Passion Fruit Oatmeal


I was in Mexico with my family the first time I ever tried passion fruit. I was immediately hooked and ate about 20 of them every day until we headed back home! My mom tried so hard to find them where we lived in CT but none of the stores sold them at the time. I’m sure that’s different now, but 15 years ago that was the case!

To be honest, they weren’t on my radar to cook with until very recently when I started the blog. I’ve been trying to switch up the fruits each week to get more inventive in the kitchen and show a variety of flavors aside from the main ones that are always staples in my kitchen (bananas, apples, oranges, etc.). It also forces me to try cooking the ingredients in multiple different ways, I hope you are enjoying it as much as I am!

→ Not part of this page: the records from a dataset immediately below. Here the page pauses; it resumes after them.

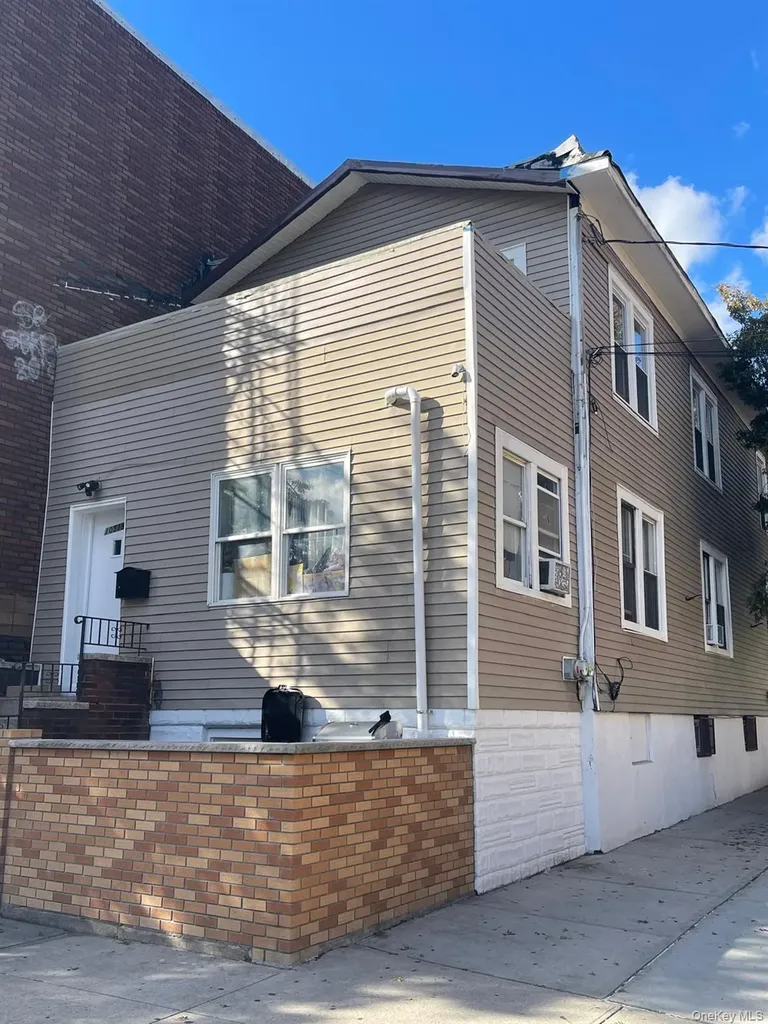 10519 34th Avenue Corona NY 11368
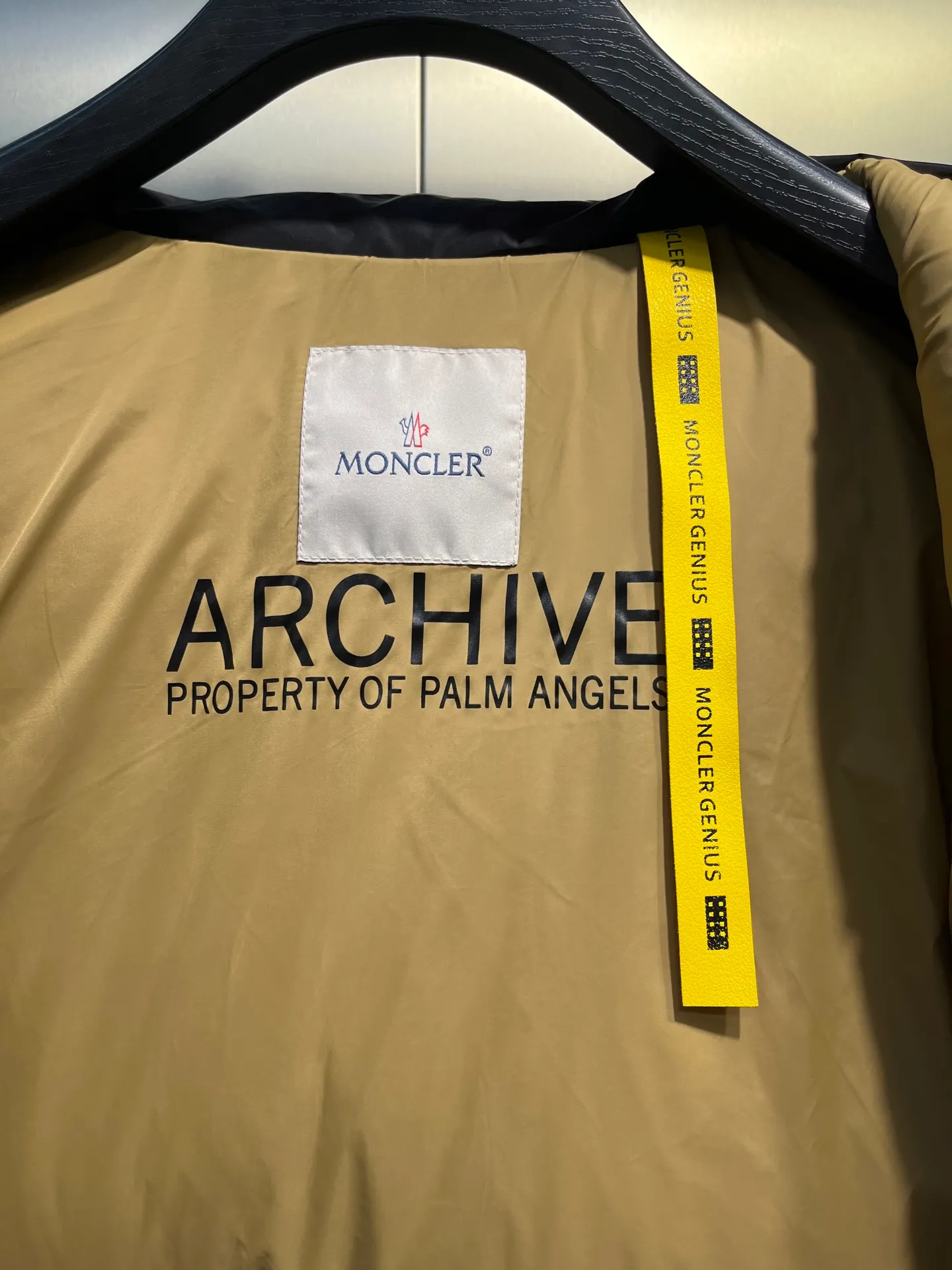 Moncler Material process analysis: 1️⃣Original Nfc inductive anti-counterfeiting chip 2️⃣National standard 95% pure white duck down, exclusive use of top down on the market, 3️⃣Fabric: 100% nylon; Lining: 100% nylon, one of the best on the market, everything is customized according to the original version. 4⃣️The electroplated hardware is produced by the original processing factory, all customized by the original factory, and is not available in various market versions. 5⃣️Produced by the same OEM factory as XX Wolf, it has always been unambiguous in terms of quality. Everyone knows about the workers' craftsmanship, QA and QC quality inspection when shipping from large factories. It is not comparable to small factories in the market. Mouth-mounted down jackets, let’s not brag, there is almost no one that can do better than us! Make an original product with care, so that every customer has the confidence to introduce it to his customers: This is the top version in China. Good products do not need too many soft articles to set off, only junk products will boast: the original ZP uses thousands of words to impress consumers! Although it is an F product, it is not inferior to ZP!  size: 123456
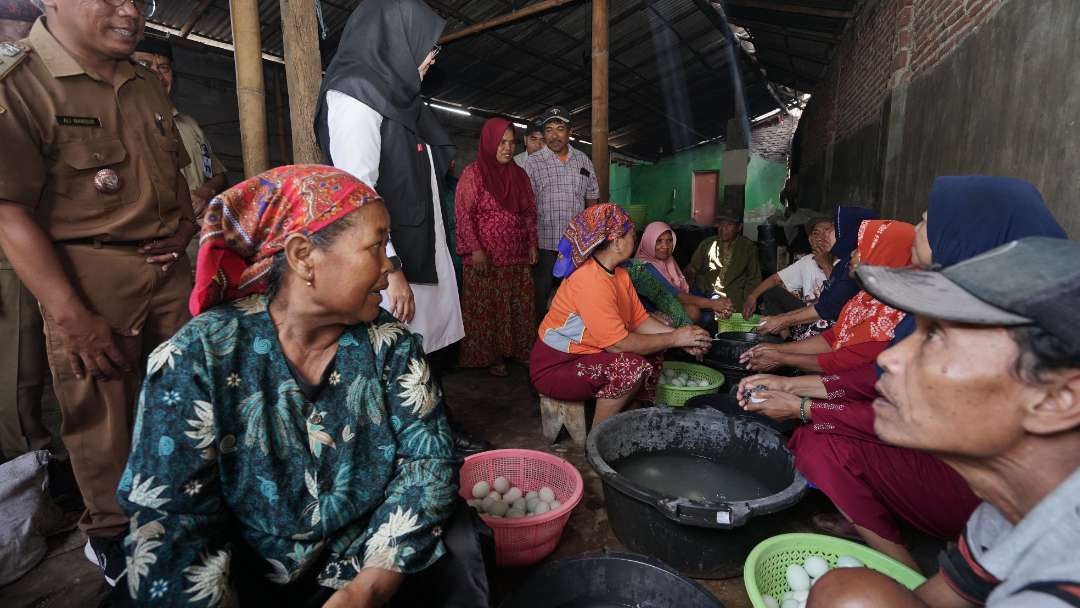 Bupati Banyuwangi Ipuk Fiestiandani melihat para lansia yang bekerja di usaha produksi telur asin (Foto: Humas Pemkab Banyuwangi)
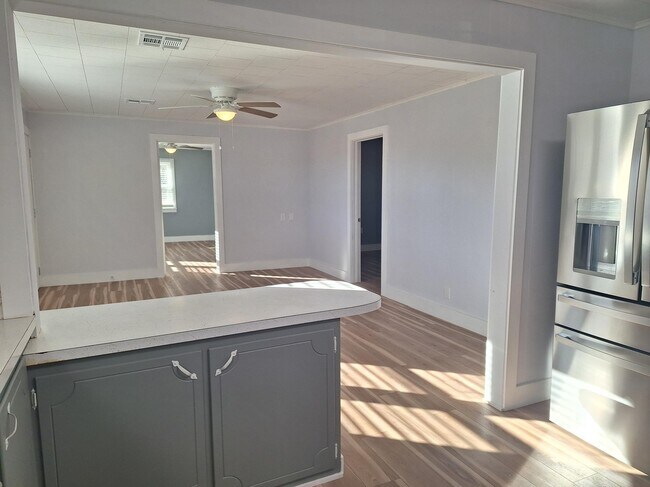 Building Photo - 3405 N Redlands Rd
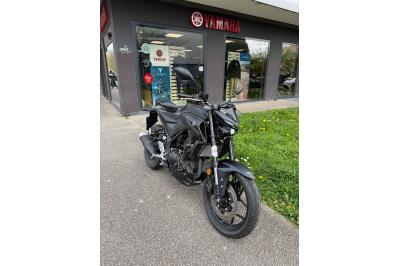 YAMAHA MT-03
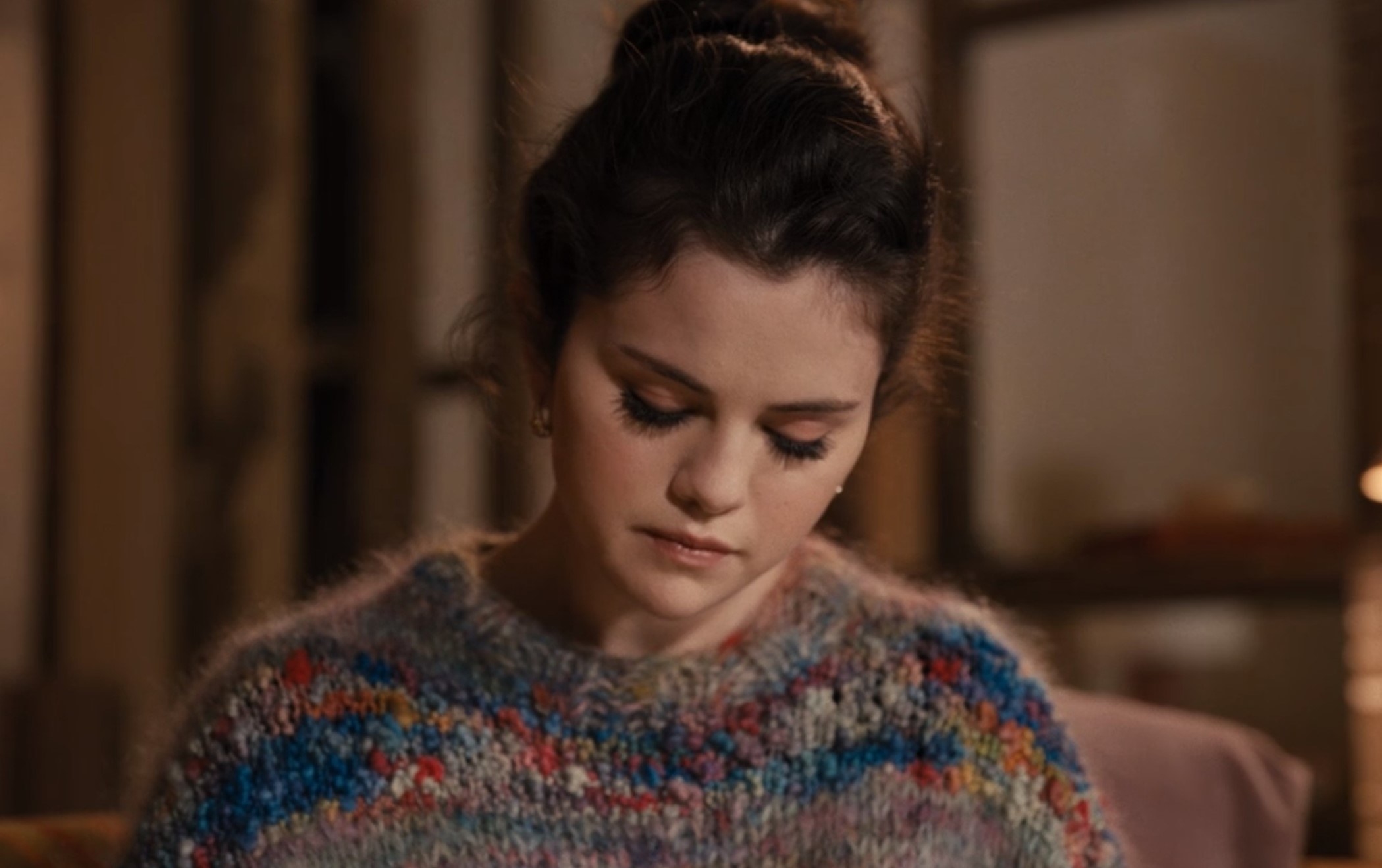 Photo of Selena Gomez as Mabel in a knit sweater and peach eyeshadow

Here’s how you make it (2 large servings):

  1. Combine 1 cup porridge oats, 2 cups almond milk, 2 tsp cinnamon and a dash of vanilla in a sauce pan over high heat until boiling
  2. While the oats cook, mash 1 banana in a bowl and add in 1/2 cup of passion fruit seeds/fruit (cut the fruit in half and scoop out seeds, not the white membranes)
  3. Once the oats are boiling, turn the heat down to low and stir in the fruit mixture along with 2 tbsp shredded coconut, 2 tbsp chia seeds, 1 tbsp maple syrup and 1 tsp grated ginger
  4. Cook everything together for another 5 minutes, take off the heat and split into 2 bowls and serve!

If you love passion fruit, you’ll love this one – so simple but has such a tropical taste to it. At the same time, if you have never tried passion fruit before this would be a great starter recipe since it’s combined with so many other things. Make sure you try a taste of the fruit by itself, it’s a tad tart but so delicious once you get used to it!


  • 1 cup porridge oats
  • 2 cups unsweetened almond milk (or milk of your choice)
  • 2 tsp cinnamon
  • dash vanilla
  • 1 ripe banana
  • 1/2 cup passion fruit seeds/fruit (about 6 small fruits)
  • 2 tbsp unsweetened shredded coconut
  • 2 tbsp chia seeds
  • 1 tbsp maple syrup
  • 1 tsp grated ginger

Optional Toppings:

  • greek yogurt
  • nut butter
  • chopped nuts (walnuts or slivered almonds would be wonderful)

I hope you try this one – it’s SO good!!